- _Excerpted passage_:
Clinicians recognize insight as important for safe independent medical practice. Clinical education literature focuses on self-reflection. The aim of this review is to describe how clinical educators conceptualize reflection and ask is it analogous to how clinicians conceptualize insight?.
Using PRISMA guidelines, a systematic review of the literature around insight and reflection in postgraduate medical education was undertaken. A thematic analysis of the concepts of insight and reflection was performed.
A total of 75 reports were included in the analysis. The literature focussed predominantly on reflection with little discussion of insight. Three main themes were generated: episodic reflection; cyclic reflection; reflection as a state. Reflection as a state seemed to be the professional quality most often aspired to but was less well defined in terms of educational interventions. When more than one model was described, it was often with a reflective state being the ideal that episodic or cyclic reflection may approximate. It is not clear that it is possible to progress up the hierarchy.

- _Records_:

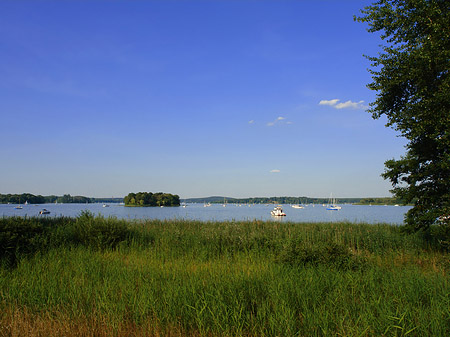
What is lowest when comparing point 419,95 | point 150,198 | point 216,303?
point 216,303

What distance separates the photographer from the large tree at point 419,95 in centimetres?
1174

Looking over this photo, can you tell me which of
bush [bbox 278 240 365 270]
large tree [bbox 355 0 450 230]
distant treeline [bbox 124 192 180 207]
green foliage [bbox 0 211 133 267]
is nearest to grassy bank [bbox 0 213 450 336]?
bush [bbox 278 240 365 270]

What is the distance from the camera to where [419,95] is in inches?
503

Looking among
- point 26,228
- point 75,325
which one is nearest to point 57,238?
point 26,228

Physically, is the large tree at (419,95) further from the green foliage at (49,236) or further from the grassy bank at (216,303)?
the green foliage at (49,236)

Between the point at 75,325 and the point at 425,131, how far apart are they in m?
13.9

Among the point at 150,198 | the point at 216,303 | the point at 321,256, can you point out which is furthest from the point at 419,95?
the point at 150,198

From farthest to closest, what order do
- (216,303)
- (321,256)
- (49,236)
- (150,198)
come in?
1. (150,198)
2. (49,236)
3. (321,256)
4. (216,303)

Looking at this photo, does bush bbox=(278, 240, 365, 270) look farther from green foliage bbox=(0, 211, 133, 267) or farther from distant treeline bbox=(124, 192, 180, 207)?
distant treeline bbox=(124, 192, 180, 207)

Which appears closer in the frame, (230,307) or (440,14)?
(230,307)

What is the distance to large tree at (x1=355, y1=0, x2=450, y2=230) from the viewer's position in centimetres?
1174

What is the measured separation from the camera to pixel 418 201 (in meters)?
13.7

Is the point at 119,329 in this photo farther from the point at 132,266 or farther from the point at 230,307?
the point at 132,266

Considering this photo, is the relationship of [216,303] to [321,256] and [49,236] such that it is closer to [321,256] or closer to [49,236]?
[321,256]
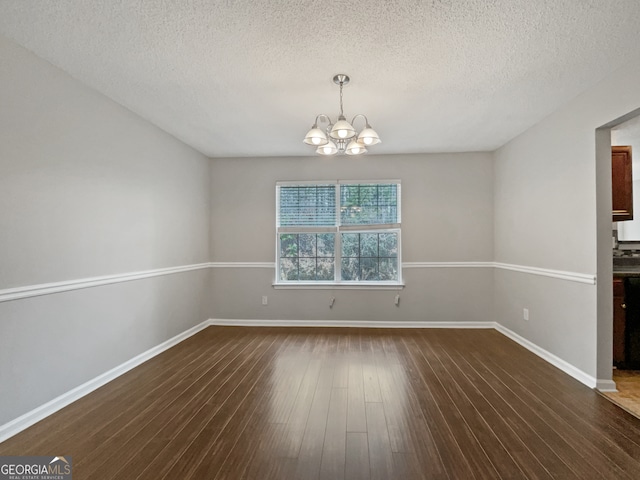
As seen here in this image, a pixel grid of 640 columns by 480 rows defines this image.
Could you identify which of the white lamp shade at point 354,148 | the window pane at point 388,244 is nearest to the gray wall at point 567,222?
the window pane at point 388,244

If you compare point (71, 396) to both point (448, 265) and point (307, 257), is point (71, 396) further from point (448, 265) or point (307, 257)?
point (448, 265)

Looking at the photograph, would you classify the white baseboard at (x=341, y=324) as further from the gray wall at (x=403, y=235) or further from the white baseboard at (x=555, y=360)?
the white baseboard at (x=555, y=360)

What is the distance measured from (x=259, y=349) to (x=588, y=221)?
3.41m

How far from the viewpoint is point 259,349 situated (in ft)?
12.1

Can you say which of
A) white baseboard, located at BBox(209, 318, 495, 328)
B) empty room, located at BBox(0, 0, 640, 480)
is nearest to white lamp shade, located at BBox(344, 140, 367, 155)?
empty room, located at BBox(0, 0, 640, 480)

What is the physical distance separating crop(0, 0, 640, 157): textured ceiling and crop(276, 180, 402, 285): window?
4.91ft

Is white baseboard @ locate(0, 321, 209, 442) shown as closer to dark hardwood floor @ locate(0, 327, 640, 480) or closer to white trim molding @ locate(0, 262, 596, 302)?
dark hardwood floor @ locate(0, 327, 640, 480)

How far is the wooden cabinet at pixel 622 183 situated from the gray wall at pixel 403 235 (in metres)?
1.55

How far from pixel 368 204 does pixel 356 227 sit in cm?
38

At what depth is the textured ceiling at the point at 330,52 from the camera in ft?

- _Tasks for this exercise_:
• 1. In two sentences, summarize the abstract above on insight and reflection in medical education.
• 2. Print the part of the abstract above on insight and reflection in medical education from "Using PRISMA guidelines, a" up to and including "up the hierarchy.".
• 3. Pick up the abstract on insight and reflection in medical education at its last sentence and continue writing it.

- _Answers to each task_:
• 1. This systematic review of 75 reports on postgraduate medical education looked at how clinical educators conceptualize reflection and whether that matches how clinicians conceptualize insight, finding that the literature dealt mostly with reflection and said little about insight. It identified three themes (episodic reflection, cyclic reflection, and reflection as a state), with reflection as a state being the quality most often aspired to yet less well defined in terms of educational interventions, and it is not clear that progress up this hierarchy is possible.

• 2.
Using PRISMA guidelines, a systematic review of the literature around insight and reflection in postgraduate medical education was undertaken. A thematic analysis of the concepts of insight and reflection was performed.
A total of 75 reports were included in the analysis. The literature focussed predominantly on reflection with little discussion of insight. Three main themes were generated: episodic reflection; cyclic reflection; reflection as a state. Reflection as a state seemed to be the professional quality most often aspired to but was less well defined in terms of educational interventions. When more than one model was described, it was often with a reflective state being the ideal that episodic or cyclic reflection may approximate. It is not clear that it is possible to progress up the hierarchy.

• 3.
We present a novel description of a hierarchy from discrete episodes of reflection, to cyclic processes that involve reflection, through to a state in which the practitioner is reflective. There is no unified understanding of how an individual ascends this hierarchy, or a cohesive description of what insight is for an independent medical practitioner. This review highlights the need for research into how practicing clinicians conceptualize and characterize insight in their training and practice.